12-346  Project Manager: E. M. Barnes


Ahmad Khalilian, Clemson University

Fields in the southeastern Coastal Plain region have a high degree of variability in soil type and topography, with some areas of the field wetter or dryer than other areas. Efficient irrigation in these fields is best achieved using a sensors-based variable rate irrigation (VRI) system which takes all of these variations into consideration. Although variable-rate water application technology is commercially available and over 100 units have already been installed on growers' pivots in SC and GA, many cotton growers either don't have access to this technology or don't have the time or comfort level with higher-tech gadgets. Therefore, until VRI systems become simpler for grower use, an efficient and affordable sensor-based irrigation scheduling technique for cotton needs to be developed to account for field variability in the southeastern Coastal Plain soils.
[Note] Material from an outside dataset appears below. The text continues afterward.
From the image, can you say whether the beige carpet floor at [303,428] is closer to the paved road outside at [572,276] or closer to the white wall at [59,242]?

Increasing crop water use efficiency (WUE) and use of more drought tolerance cotton varieties also help resource conservation.

The overall objective of this study was to determine the most accurate and affordable sensor technology, the optimum sensor location in a production field, and the number of moisture sensors required for an effective sensor-based irrigation scheduling for cotton production in coastal plain soils.

Replicated tests were conducted during 2012 growing season at the Edisto Research and Educational Center to develop an effective sensor-based irrigation scheduling technique for cotton production in coastal plain soils. The test field was divided into management zones based on soil EC data and the following irrigation treatments were replicated four times in each zone using a randomized complete block experimental design: Treatments 1 to 4: irrigation rates calculated based on sensor readings from Zones 1 to 4. Treatment 1 in each zone was irrigated based on sensor readings from Zone 1, while Treatment 2 in each zone was irrigated based on sensor readings from Zone 2. The same procedure was repeated for Treatments 3 and 4. Treatment 5 was ET-based irrigation scheduling. Three different soil moisture sensors (AquaSpy, Watermark, and Decagon EC-5) were installed in plots of each treatment for soil moisture monitoring. In addition, neutron probe access tubes were installed in the same plots next to the other moisture sensors.

The VMC measurements using Decagon sensor were strongly correlated (R2=0.81) with the neutron probe's calculated VMC. The Watermark and AquaSpy sensors readings were poorly correlated with those of neutron probe (R2<0.5). Except in Zone 2, ET-based irrigation scheduling yielded significantly lower than the rest of the irrigation treatments. The results suggested that, in a production field with soil variability, it would be beneficial to install moisture sensors in management zones with higher EC readings to obtain maximum yield. However, this may not be true during a dry year. Water use efficiency was affected by soil texture (EC). There were no significant differences in WUE among the five irrigation treatments in higher EC zones. However, irrigating based on sensor readings from Zone 2 and ET-based irrigation scheduling, significantly increased WUE in lower EC zones.